Les autorités ont dit que l'attentat avait vraisemblablement été commis par la faction Ajang-Ajang, un groupe de quelques dizaines de membres, et était motivé par la vengeance.
"Leur chef a été tué l'année dernière. Il y avait des informations persistantes selon lesquelles ils allaient lancer des représailles", a déclaré à l'AFP le porte-parole de l'armée régionale, le lieutenant-colonel Gerry Besana.
"Nous les avons vus sur les images de la vidéo surveillance. C'était le frère du chef qui a été abattu", a-t-il dit, en parlant d'images prises devant la cathédrale. "On le voit avec deux autres membres d'Ajang-Ajang".
D'après les forces de sécurité, cette faction est constituées de proches de membres d'Abou Sayyaf ayant été tués dans des affrontements avec le gouvernement.
- "Spécialiste des représailles" -
Spécialisé dans les enlèvements crapuleux, Abou Sayyaf est aussi accusé des pires attentats dans l'archipel, en particulier celui contre un ferry qui avait fait plus de 100 morts en 2004.
Créé dans les années 1990 grâce aux financements d'un membre de la famille du chef d'Al-Qaïda Oussama ben Laden, ce groupe s'est depuis scindé en plusieurs factions dont certaines ont prêté allégeance à l'EI.

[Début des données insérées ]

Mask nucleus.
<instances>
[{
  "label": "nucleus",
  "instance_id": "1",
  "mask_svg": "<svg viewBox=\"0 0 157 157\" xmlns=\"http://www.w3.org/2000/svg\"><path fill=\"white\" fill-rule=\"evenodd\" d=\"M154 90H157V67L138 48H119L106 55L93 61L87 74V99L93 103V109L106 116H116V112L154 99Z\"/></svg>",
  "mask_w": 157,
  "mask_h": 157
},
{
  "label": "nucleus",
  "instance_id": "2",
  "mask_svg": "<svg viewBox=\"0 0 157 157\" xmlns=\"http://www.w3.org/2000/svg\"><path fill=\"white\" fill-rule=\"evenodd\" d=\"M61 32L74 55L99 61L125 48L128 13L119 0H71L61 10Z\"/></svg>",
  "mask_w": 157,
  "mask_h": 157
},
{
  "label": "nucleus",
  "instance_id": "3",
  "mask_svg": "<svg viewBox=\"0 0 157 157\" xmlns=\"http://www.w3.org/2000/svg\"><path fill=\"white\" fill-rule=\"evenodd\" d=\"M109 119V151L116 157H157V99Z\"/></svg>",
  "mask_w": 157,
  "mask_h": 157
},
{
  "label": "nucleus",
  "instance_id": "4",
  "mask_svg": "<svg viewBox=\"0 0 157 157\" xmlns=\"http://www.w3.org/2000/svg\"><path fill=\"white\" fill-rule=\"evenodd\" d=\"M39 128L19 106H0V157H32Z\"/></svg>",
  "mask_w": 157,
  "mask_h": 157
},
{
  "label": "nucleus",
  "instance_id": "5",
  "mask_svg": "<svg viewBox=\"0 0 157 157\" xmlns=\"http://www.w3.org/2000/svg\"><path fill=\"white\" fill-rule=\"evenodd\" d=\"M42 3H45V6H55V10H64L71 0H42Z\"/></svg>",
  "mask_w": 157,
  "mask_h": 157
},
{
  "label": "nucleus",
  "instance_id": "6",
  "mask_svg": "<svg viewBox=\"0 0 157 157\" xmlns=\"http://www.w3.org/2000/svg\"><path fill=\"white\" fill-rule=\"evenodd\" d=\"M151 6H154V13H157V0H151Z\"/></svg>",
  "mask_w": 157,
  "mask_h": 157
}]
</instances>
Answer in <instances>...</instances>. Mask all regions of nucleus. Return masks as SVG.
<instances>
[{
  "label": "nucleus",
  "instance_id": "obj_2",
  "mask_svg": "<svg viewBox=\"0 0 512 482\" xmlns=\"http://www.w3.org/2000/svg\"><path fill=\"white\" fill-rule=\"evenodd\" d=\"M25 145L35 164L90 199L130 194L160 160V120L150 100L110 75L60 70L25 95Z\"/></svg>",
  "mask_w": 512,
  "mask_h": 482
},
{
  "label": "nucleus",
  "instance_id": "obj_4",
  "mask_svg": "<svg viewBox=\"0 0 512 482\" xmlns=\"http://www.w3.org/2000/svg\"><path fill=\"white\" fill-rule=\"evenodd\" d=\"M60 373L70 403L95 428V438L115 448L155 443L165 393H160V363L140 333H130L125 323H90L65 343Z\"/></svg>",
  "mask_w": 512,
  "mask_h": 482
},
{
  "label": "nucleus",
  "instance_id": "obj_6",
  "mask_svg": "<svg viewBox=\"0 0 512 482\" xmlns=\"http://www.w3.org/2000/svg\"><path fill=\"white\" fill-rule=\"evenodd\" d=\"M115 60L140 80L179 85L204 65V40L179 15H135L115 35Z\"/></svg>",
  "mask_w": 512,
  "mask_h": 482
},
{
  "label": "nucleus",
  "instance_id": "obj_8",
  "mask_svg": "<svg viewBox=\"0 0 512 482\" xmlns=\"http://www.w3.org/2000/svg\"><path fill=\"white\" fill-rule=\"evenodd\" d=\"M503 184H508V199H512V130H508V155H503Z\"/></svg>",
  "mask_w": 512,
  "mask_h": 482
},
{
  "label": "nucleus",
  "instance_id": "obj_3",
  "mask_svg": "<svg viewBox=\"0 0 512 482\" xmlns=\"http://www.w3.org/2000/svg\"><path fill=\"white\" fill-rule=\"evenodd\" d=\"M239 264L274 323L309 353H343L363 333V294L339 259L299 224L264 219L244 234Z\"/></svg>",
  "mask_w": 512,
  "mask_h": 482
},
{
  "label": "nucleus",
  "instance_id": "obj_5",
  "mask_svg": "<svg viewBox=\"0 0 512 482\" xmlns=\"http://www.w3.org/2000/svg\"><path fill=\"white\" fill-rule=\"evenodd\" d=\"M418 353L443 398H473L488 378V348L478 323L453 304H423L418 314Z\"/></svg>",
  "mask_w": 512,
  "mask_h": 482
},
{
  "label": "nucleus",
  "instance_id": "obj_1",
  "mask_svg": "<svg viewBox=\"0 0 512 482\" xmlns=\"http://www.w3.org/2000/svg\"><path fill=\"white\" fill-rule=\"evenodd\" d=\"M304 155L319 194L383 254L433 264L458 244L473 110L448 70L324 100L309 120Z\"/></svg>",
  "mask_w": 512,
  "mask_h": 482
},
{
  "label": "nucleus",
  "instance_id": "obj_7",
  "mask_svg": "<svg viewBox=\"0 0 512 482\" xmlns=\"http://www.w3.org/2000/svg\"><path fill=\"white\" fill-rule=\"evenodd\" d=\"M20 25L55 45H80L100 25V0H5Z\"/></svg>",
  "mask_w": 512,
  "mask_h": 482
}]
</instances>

Ajang-Ajang "est la cible d'opérations de sécurité de haut vol et le groupe s'est spécialisé dans les représailles", explique à l'AFP Rommel Banlaloi, président de l'Institut philippin pour la recherche sur la paix, la violence et le terrorisme.

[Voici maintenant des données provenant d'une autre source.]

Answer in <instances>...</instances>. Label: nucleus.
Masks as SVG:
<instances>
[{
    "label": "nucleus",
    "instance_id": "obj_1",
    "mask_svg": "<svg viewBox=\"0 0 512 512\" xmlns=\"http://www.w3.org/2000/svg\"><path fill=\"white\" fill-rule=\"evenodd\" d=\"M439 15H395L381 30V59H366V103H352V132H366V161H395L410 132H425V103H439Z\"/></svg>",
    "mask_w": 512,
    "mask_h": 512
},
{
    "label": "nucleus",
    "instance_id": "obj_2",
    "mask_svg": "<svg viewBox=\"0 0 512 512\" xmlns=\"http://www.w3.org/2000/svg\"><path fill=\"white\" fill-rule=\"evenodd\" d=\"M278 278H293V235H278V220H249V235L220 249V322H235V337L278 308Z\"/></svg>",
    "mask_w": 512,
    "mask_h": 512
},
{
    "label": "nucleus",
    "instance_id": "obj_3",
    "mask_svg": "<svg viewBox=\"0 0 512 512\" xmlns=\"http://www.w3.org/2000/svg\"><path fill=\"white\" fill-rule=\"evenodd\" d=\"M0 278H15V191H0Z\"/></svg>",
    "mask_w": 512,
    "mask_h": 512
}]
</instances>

Si Abou Sayyaf a prêté allégeance à l'EI, ce n'est pas forcément vrai de la totalité des membres d'Ajang-Ajang, une faction disparate, ajoute-il.

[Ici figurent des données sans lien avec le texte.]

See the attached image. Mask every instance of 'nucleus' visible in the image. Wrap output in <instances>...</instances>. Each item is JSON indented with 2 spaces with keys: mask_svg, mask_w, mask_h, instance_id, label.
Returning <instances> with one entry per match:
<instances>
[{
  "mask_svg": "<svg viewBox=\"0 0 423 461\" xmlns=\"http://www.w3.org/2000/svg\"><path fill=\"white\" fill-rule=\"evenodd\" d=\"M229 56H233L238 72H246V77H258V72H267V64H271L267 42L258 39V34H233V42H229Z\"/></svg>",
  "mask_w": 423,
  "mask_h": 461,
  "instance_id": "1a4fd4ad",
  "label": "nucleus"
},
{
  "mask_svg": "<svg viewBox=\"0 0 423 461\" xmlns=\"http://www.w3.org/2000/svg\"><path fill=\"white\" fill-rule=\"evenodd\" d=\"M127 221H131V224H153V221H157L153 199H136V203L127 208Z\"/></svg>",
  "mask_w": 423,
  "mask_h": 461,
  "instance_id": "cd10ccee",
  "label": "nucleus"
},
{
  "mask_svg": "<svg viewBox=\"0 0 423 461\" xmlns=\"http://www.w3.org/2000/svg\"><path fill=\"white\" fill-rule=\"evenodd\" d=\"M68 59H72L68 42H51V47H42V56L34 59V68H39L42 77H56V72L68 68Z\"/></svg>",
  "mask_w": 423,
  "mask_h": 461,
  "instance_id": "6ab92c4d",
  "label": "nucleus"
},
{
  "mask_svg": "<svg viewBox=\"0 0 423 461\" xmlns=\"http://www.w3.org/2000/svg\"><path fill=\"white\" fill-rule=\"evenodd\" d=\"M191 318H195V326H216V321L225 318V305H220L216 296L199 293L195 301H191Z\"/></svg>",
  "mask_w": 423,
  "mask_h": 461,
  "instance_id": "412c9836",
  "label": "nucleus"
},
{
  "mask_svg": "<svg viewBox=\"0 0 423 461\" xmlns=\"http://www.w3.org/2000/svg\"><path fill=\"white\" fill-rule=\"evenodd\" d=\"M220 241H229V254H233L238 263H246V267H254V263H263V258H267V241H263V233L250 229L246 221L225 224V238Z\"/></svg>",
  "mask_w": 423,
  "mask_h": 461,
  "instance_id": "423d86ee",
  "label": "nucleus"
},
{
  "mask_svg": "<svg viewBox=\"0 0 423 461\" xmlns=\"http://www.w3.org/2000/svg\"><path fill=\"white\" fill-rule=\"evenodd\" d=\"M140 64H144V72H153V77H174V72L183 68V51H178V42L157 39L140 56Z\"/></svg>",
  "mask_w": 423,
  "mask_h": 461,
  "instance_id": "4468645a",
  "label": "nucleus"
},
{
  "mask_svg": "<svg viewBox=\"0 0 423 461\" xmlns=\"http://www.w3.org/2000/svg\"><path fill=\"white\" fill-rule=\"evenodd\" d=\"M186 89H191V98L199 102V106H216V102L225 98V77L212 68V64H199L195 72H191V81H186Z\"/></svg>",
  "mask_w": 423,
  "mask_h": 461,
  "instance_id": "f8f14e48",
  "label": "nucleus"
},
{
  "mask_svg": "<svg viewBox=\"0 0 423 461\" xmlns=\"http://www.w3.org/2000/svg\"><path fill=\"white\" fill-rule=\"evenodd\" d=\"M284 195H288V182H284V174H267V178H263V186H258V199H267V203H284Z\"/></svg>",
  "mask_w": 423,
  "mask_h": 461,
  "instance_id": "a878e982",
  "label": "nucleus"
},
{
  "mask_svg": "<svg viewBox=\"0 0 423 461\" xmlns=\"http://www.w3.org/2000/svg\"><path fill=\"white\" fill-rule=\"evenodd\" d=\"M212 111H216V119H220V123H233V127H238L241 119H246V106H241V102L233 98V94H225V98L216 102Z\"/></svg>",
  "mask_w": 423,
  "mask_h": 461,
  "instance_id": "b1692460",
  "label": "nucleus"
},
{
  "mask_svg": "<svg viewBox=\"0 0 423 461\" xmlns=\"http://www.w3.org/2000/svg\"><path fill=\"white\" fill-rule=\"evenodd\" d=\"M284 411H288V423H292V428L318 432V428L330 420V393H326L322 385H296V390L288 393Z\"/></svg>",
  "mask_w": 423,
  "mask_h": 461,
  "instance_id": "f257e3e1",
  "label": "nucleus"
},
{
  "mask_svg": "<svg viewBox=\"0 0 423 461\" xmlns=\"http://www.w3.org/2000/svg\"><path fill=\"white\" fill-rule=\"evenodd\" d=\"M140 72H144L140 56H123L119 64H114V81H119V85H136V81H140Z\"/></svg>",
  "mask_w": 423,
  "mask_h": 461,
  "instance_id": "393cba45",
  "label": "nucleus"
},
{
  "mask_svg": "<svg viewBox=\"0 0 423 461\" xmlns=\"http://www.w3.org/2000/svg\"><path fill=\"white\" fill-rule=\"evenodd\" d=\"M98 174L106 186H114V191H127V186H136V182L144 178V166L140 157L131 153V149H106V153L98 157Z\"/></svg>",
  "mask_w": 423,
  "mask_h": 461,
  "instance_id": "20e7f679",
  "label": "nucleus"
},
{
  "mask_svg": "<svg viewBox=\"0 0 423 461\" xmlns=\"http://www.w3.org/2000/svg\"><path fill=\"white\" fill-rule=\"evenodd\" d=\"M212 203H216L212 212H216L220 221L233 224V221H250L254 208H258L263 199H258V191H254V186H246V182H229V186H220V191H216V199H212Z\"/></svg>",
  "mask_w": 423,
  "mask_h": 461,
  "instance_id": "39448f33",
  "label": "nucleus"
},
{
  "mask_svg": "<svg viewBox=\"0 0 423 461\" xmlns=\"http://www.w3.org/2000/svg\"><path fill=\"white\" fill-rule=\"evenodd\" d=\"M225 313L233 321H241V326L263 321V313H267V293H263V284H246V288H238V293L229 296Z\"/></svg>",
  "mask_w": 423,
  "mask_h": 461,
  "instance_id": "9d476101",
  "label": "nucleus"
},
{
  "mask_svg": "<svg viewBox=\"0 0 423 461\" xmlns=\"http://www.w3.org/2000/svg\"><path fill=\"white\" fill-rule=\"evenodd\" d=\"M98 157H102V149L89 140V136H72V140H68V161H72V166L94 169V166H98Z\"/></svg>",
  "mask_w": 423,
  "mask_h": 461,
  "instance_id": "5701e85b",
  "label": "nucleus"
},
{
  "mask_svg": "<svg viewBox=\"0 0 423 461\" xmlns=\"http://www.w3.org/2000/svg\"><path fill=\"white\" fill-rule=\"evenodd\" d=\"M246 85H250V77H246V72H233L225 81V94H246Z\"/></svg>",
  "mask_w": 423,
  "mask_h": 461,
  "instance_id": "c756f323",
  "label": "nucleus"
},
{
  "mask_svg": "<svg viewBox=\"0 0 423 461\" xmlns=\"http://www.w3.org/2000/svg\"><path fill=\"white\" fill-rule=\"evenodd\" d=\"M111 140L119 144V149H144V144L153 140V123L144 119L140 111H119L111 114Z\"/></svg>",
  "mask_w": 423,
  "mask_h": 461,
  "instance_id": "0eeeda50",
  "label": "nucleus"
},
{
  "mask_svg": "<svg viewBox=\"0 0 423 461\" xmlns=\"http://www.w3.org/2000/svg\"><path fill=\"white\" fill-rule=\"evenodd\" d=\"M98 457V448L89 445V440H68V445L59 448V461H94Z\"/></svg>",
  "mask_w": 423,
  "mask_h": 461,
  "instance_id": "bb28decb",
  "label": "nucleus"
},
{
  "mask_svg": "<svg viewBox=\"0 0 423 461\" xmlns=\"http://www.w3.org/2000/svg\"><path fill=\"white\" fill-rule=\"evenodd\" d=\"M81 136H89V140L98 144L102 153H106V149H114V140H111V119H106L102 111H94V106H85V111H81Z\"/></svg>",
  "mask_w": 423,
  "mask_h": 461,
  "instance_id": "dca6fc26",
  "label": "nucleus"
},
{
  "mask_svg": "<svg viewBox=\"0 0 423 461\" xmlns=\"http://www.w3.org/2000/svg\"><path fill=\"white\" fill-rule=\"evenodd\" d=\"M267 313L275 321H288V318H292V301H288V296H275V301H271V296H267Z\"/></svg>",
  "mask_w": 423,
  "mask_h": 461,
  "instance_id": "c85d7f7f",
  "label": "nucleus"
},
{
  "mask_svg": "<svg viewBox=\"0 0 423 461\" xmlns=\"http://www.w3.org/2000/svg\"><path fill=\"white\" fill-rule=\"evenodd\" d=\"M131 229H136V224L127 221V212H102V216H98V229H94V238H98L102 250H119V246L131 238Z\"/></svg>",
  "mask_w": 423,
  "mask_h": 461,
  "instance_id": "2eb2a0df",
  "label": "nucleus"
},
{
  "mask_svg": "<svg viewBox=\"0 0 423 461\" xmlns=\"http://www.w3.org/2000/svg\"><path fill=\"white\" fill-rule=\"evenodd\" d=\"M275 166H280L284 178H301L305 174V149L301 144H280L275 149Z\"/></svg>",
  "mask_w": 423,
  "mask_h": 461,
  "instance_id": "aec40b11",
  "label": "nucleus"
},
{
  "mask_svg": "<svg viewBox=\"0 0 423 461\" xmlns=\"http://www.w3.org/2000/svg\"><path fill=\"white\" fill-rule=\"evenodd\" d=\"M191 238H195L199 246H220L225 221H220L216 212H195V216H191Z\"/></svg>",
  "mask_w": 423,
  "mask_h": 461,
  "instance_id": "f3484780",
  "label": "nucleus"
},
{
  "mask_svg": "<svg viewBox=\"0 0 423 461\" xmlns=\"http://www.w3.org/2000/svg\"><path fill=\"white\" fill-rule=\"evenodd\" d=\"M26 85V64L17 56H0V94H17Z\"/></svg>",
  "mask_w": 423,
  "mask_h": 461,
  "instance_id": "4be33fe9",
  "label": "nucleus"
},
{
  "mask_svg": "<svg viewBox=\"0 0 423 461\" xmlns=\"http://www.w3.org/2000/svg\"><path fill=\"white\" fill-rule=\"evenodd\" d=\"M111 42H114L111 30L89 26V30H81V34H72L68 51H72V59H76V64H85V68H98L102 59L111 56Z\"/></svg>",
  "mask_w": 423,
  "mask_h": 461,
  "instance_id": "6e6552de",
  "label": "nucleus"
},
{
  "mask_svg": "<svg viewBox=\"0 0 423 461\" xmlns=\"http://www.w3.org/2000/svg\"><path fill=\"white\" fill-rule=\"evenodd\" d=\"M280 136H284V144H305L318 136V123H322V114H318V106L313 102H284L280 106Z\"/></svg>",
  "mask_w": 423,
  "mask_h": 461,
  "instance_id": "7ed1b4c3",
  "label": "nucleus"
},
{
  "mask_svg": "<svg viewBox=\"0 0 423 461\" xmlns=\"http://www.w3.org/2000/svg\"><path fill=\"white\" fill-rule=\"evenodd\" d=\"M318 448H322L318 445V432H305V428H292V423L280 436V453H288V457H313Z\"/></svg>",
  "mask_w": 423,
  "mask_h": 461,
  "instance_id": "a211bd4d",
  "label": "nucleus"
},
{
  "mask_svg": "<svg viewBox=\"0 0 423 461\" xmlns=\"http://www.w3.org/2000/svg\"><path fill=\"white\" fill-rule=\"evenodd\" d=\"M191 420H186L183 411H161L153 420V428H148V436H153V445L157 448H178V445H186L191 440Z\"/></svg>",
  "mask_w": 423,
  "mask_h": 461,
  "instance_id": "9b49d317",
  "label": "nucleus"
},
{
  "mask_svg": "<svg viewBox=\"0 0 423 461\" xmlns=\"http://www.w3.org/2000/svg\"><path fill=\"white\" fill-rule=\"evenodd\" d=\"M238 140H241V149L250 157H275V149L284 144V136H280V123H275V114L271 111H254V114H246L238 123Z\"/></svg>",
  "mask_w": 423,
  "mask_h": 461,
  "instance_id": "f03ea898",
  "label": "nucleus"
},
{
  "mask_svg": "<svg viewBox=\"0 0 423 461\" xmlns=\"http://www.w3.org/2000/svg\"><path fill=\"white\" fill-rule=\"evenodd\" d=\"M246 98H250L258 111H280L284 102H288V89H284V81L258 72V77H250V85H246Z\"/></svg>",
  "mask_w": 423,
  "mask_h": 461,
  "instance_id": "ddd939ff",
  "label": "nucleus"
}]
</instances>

Dans un communiqué, l'EI a affirmé que deux kamikazes s'étaient fait exploser à l'intérieur de la cathédrale et dans le parking à l'extérieur, selon le Centre américain spécialisé dans la surveillance de la mouvance jihadiste (SITE).
Or, selon l'armée philippine, la deuxième bombe se trouvait dans le coffre d'une moto garée à l'extérieur de l'édifice. La police a estimé que les deux bombes avaient été déclenchées à distance, sans plus de précisions.
L'attentat est une source d'inquiétude pour les autorités et les ex-rebelles musulmans qui tentent de tourner la page de l'insurrection séparatiste dans le sud des Philippines.
Des musulmans avaient pris les armes dans les années 1970 pour réclamer l'autonomie ou l'indépendance dans ce qu'ils considèrent comme leur terre ancestrale. Cette insurrection a fait 150.000 morts.
- "Occasions gâchées" -
Le principal groupe rebelle, le Front Moro islamique de libération (Milf), avait signé en 2014 un accord de paix avec le gouvernement prévoyant d'octroyer l'autonomie à la minorité musulmane dans certaines parties de la grande île de Mindanao et des îles de l'extrême sud-ouest.
"C'est un grand défi pour le gouvernement de Bangsamoro", a ajouté M. Banlaoi.
Pour lui, les anciens rebelles doivent montrer qu'ils peuvent ramener de la stabilité dans cette région pauvre afin d'attirer les investisseurs et décourager l'extrémisme.
"Le Milf doit prouver qu'il peut faire la différence. La tâche à laquelle il est confronté est énorme", poursuit-il.
L'attentat a été perpétré malgré la loi martiale qui règne sur le sud de l'archipel depuis que des jihadistes se réclamant de l'EI avaient pris le contrôle pendant plusieurs mois en 2017 de quartiers entiers de la grande ville de Marawi.
Le pape François a "fermement condamné" ce double attentat, "un épisode de violence qui endeuille à nouveau cette communauté chrétienne".
"C'est une tragédie humaine terrible", a déclaré sur la chaîne ABS-CBN Andrew Mason, économiste à la Banque mondiale. Mais l'impact de cet attentat constitue aussi "une tragédie en termes de développement" économique.